Required task: Reproduce the complete listing without any deviation.

A run of records:

----------

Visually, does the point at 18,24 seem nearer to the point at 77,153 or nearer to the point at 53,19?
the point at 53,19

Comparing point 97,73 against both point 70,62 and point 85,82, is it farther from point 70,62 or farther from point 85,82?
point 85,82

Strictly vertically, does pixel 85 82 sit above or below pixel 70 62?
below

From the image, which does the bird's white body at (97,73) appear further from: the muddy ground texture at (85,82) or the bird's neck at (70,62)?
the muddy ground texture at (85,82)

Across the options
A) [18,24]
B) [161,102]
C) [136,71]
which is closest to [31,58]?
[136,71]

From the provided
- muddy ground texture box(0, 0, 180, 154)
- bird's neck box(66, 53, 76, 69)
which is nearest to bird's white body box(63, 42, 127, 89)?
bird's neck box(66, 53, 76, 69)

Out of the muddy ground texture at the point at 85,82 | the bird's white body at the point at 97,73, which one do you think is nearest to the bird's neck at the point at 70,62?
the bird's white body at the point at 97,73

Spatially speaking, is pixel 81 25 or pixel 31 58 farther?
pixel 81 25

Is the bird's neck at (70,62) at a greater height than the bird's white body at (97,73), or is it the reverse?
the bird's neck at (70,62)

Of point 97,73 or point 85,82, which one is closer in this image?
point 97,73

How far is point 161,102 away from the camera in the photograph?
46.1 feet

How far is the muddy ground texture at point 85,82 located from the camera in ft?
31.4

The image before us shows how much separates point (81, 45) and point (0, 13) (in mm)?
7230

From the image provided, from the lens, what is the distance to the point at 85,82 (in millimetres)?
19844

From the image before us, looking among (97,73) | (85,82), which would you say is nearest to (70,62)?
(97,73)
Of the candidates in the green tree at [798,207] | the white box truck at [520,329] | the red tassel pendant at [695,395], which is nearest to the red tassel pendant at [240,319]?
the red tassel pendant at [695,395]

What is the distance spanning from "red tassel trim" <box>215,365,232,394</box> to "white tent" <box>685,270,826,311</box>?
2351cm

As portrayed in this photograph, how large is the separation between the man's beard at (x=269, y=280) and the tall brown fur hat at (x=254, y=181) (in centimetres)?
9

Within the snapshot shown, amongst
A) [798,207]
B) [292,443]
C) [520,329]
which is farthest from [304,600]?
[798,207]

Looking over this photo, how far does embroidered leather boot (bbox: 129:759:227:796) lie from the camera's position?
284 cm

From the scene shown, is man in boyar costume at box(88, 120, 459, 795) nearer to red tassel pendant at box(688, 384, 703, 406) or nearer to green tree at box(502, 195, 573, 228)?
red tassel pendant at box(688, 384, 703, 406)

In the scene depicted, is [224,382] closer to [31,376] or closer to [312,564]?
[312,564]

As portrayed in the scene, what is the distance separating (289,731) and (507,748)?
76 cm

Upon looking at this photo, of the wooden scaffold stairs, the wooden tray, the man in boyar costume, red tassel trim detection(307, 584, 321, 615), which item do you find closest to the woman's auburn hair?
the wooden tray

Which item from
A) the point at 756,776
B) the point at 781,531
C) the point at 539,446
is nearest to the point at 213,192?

----------

The completed task:
Visually, does the point at 18,24 seem nearer to the point at 77,153 or nearer to the point at 53,19?
the point at 53,19

Comparing point 97,73 against both point 70,62 and point 85,82, is it farther from point 70,62 or farther from point 85,82?
point 85,82

Strictly vertically, does pixel 85 82 sit above or below pixel 70 62?
below

From the image, which does the bird's white body at (97,73) appear further from: the muddy ground texture at (85,82) or the bird's neck at (70,62)?
the muddy ground texture at (85,82)

Across the options
A) [18,24]
B) [161,102]
C) [136,71]
which is closest to [31,58]?
[136,71]

From the provided
- muddy ground texture box(0, 0, 180, 154)
- bird's neck box(66, 53, 76, 69)
which is nearest to bird's white body box(63, 42, 127, 89)?
bird's neck box(66, 53, 76, 69)

Out of the muddy ground texture at the point at 85,82 | the bird's white body at the point at 97,73, which one do you think is nearest to the bird's neck at the point at 70,62?
the bird's white body at the point at 97,73

Spatially speaking, is pixel 81 25 or pixel 31 58 farther?
pixel 81 25

Is the bird's neck at (70,62) at a greater height than the bird's white body at (97,73), or is it the reverse?
the bird's neck at (70,62)

Of point 97,73 or point 85,82, which one is closer in this image?
point 97,73

How far is point 161,102 away from the camera in the photograph?
46.1 feet

How far is the muddy ground texture at point 85,82 located from the camera in ft?
31.4

The image before us shows how much separates point (81, 45) and point (0, 13) (in mm)?
7230

From the image provided, from the lens, what is the distance to the point at 85,82 (in millimetres)?
19844

From the image before us, looking among (97,73) | (85,82), which would you say is nearest to (70,62)?
(97,73)
Of the candidates in the green tree at [798,207] | the white box truck at [520,329] | the red tassel pendant at [695,395], which is nearest to the red tassel pendant at [240,319]?
the red tassel pendant at [695,395]

What is the distance spanning from "red tassel trim" <box>215,365,232,394</box> to "white tent" <box>685,270,826,311</box>?
2351cm

As portrayed in this photograph, how large is the separation between the man's beard at (x=269, y=280) and the tall brown fur hat at (x=254, y=181) (in centimetres)?
9

Within the snapshot shown, amongst
A) [798,207]
B) [292,443]
C) [520,329]
which is farthest from [304,600]?
[798,207]

Looking over this photo, how far does embroidered leather boot (bbox: 129:759:227:796) lie from the camera's position?
284 cm

From the scene shown, is man in boyar costume at box(88, 120, 459, 795) nearer to red tassel pendant at box(688, 384, 703, 406) or nearer to green tree at box(502, 195, 573, 228)?
red tassel pendant at box(688, 384, 703, 406)

In the scene depicted, is [224,382] closer to [31,376] or closer to [312,564]?
[312,564]

As portrayed in the scene, what is the distance separating (289,731) and (507,748)?
76 cm

Upon looking at this photo, of the wooden scaffold stairs, the wooden tray, the man in boyar costume, red tassel trim detection(307, 584, 321, 615), which item do you find closest to the woman's auburn hair?
the wooden tray

Which item from
A) the point at 756,776
B) the point at 781,531
C) the point at 539,446
is nearest to the point at 213,192?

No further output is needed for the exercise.